Thus passed the night so foul, till Morning fair
Came forth with pilgrim steps, in amice grey,
Who with her radiant finger stilled the roar
Of thunder, chased the clouds, and laid the winds,
And griesly spectres, which the Fiend had raised 430
To tempt the Son of God with terrors dire.
And now the sun with more effectual beams
Had cheered the face of earth, and dried the wet
From drooping plant, or dropping tree; the birds,
Who all things now behold more fresh and green,
After a night of storm so ruinous,
Cleared up their choicest notes in bush and spray,
To gratulate the sweet return of morn.
Nor yet, amidst this joy and brightest morn,
Was absent, after all his mischief done, 440
The Prince of Darkness; glad would also seem
Of this fair change, and to our Saviour came;
Yet with no new device (they all were spent),
Rather by this his last affront resolved,
Desperate of better course, to vent his rage
And mad despite to be so oft repelled.
Him walking on a sunny hill he found,
Backed on the north and west by a thick wood;
Out of the wood he starts in wonted shape,
And in a careless mood thus to him said:— 450
“Fair morning yet betides thee, Son of God,
After a dismal night. I heard the wrack,
As earth and sky would mingle; but myself
Was distant; and these flaws, though mortals fear them,
As dangerous to the pillared frame of Heaven,
Or to the Earth’s dark basis underneath,
Are to the main as inconsiderable
And harmless, if not wholesome, as a sneeze
To man’s less universe, and soon are gone.
Yet, as being ofttimes noxious where they light 460
On man, beast, plant, wasteful and turbulent,
Like turbulencies in the affairs of men,
Over whose heads they roar, and seem to point,
They oft fore-signify and threaten ill.
This tempest at this desert most was bent;
Of men at thee, for only thou here dwell’st.

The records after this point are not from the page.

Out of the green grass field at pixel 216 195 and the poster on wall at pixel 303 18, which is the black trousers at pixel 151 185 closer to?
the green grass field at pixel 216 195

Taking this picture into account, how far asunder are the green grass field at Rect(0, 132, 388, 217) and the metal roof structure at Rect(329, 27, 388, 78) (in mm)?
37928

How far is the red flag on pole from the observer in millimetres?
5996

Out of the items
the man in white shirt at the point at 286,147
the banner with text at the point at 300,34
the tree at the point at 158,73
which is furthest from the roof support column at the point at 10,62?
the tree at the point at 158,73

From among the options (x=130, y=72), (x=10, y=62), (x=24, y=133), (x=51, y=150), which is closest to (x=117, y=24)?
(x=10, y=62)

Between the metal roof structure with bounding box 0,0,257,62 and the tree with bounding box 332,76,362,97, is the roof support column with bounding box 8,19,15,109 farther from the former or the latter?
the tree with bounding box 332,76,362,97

Did I not tell thee, if thou didst reject
The perfect season offered with my aid
To win thy destined seat, but wilt prolong
All to the push of fate, pursue thy way 470
Of gaining David’s throne no man knows when
(For both the when and how is nowhere told),
Thou shalt be what thou art ordained, no doubt;
For Angels have proclaimed it, but concealing
The time and means? Each act is rightliest done
Not when it must, but when it may be best.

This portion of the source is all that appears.